FT.com / Asia-Pacific / China - China launches first navigation satellite

Beidou Navigation System

After nearly twenty years of geo-spacial monopoly, the US GPS system, which so many people around the world have come to rely on when traveling to an unknown destination. The European Union has recently closed in on full operational capability of their real-time navigational system Galileo, and the Chinese took major steps toward implementing a third in the launch of a key satellite over the weekend in their Beidou Navigation System.

There exists fundamental differences between the US system and its EU contemporary which are as indicative of the fundamental differences in the guiding economic philosophies of the two continents. The GPS system that has been in operation under the Department of Defense since the 1970's has, since its declassification, been open for use at no cost to any company that can harness its vast capacities for use at the level of the individual consumer or corporate entity. Since that time the US has embraced GPS culture and all of our ground based commercial traffic is guided by the pulsing satellites that make up the GPS network. Galileo will take a different approach, instead charging its users a fee for usage with the value-added benefits not entirely clear as of yet, though to be fair, the system is hardly up and running.

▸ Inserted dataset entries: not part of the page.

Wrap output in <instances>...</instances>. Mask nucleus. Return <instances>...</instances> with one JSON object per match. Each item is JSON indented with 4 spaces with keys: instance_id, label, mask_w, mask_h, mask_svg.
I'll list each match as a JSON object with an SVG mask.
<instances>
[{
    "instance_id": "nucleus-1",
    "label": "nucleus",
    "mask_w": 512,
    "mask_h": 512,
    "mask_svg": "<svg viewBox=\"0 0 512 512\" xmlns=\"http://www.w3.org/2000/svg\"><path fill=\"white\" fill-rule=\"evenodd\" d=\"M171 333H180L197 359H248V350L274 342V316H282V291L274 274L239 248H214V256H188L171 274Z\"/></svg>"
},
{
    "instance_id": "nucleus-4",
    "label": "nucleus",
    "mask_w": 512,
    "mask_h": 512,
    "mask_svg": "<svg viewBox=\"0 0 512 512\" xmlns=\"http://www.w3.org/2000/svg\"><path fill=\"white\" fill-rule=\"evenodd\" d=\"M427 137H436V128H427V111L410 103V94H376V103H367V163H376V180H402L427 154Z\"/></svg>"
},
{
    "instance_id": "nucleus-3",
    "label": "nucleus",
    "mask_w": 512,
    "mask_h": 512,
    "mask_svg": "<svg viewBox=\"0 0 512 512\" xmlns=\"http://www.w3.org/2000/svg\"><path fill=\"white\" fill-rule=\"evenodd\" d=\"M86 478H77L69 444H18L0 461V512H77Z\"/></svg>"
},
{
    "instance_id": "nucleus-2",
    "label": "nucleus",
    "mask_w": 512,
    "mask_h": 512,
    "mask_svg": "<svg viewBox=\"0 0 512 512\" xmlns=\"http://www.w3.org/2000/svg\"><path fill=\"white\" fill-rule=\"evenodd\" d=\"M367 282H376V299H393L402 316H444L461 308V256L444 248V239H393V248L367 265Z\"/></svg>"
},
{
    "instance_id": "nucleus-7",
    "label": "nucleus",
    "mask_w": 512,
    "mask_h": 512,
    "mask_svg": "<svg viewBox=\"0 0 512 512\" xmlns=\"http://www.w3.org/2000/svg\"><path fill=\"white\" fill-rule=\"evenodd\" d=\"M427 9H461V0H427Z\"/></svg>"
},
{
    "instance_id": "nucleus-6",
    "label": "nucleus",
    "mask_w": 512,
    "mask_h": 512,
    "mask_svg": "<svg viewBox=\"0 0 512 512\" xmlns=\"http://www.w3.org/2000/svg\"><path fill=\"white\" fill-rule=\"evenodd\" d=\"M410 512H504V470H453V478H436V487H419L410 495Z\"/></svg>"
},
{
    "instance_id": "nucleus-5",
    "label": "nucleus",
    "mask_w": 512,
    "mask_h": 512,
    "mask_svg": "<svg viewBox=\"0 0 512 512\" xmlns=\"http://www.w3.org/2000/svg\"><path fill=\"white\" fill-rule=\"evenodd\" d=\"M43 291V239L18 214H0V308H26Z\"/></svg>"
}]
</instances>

The Beidou (Chinese name for the "Big Dipper" constellation) Navigation System is even further down the road than Magellan, and just as the US and EU networks are reflections of the fundamental economic differences that exist between the two Western civilizations, the Chinese strategy for its commercialization strategy is like all other economic policies in China: vague and highly speculative.

As the Chinese become wealthier and their country-sides are transformed into concrete jungles awash in semi-trucks and FedEx vans, their decision to enter the Global-Positioning market early and aggressively will likely prove to have been wise. If they choose, as I suspect they will, to follow the path of the free markets paved by their American competitor they will most likely outshine the Galileo network even if they are years behind in bringing the service to consumers.

Considering China is still a developing economy by official classification, it should be noted that they are making aggressive commercial, and not just militaristic advances in the space industry. If American policymakers, entrepreneurs and bankers heed the warnings that such an aggressive push by a growing competitor into an industry with limitless potential the US should have no problem competing with the Middle Kingdom anywhere in the known universe.